Universal Cookie Table for HttpRetriever Node

Is it possible to pass a set of universal cookies (cookies in a table not tied to a domain) to an HttpRetriever node?

In my crawling process I first get a set of seed cookies from www.mydata.com. I then pass these seed cookies to a second HttpRetriever that retrieves the data I need.

When I pass the cookies as a string in the "Cookie" column of the top port of the HttpRetriever and add the "Cookie" column to the list of Headers to send, everything works great.

But when I pass the cookies as a table to the bottom port (the Cookies port) of the HttpRetriever everything stops working. Or at least it stopped working this last time I tried to use it - I've used the bottom Cookies port a lot in the past and never had a problem.

The problem is that the seed cookies were associated with the Domain "mydata.com" (I've also seen ".mydata.com" which confused me) but the URL I was crawling was subdomain.mydata.com.

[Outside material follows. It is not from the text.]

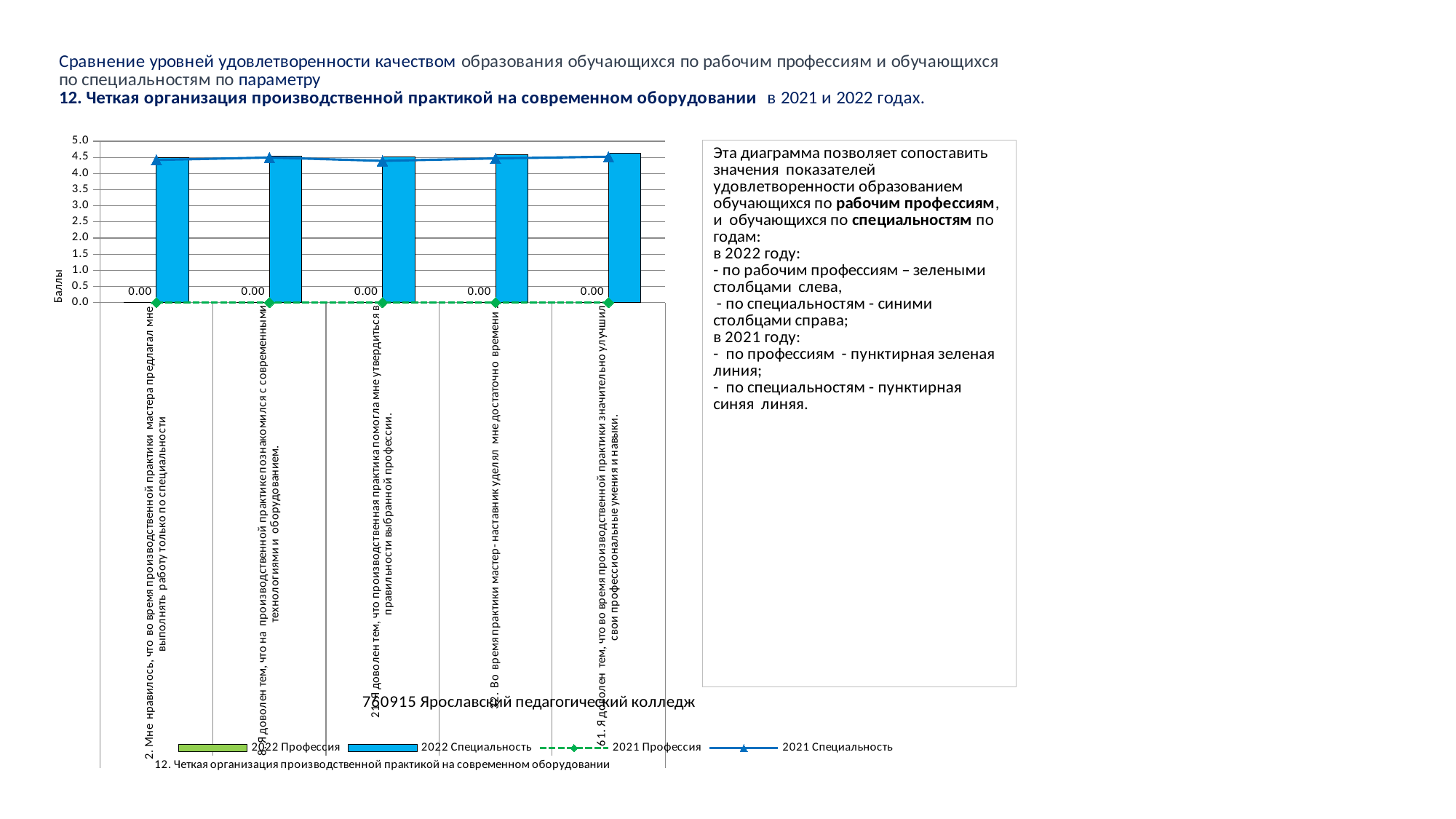
What is the value of the 2022 Профессия series for the first category ("2. Мне нравилось, что во время производственной практики мастера предлагал мне выполнять работу только по специальности")? 0.00 What is the title of the vertical axis of the chart? Баллы Is the 2022 Специальность value for the second category ("Я доволен тем, что на производственной практике познакомился с современными технологиями и оборудованием") greater or less than 4.0? greater How does the 2022 Профессия series change across the categories along the x axis? stays flat at 0.00 For the last category ("Я доволен тем, что во время производственной практики значительно улучшил свои профессиональные умения и навыки"), which is larger: the 2022 Специальность value or the 2022 Профессия value? 2022 Специальность How many categories are plotted along the x axis of the chart? 5 What colour are the bars for the 2022 Специальность series? blue How many series does the chart legend list? 4 What kind of chart is shown on the slide? bar chart with line series What is the value of the 2022 Профессия series for the category "Во время практики мастер-наставник уделял мне достаточно времени"? 0.00 Is the 2022 Специальность value for the fourth category ("Во время практики мастер-наставник уделял мне достаточно времени") greater or less than 3.0? greater Is the 2021 Специальность value for the first category greater or less than 4.0? greater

The solution was to edit the Cookies table and change the Domain column to be "subdomain.mydata.com". But a set of universal cookies that were always passed to the URL (just like the put-all-the-cookies-in-a-long-string example above) would be helpful. Perhaps by passing an empty Domain, or perhaps through an advanced option "pass all cookies", or perhaps there is already a way that I'm not yet aware of?

Not a big issue but it might save somebody a few hours of head scratching.

Hi Edlueze,

I understand your issue and I'll see if there is some easy way to implement this. However, as we're partly relying on a 3rd-party library, I'm not yet sure whether this is possible in general.

I'll keep you posted.

Philipp

This topic was automatically closed 90 days after the last reply. New replies are no longer allowed.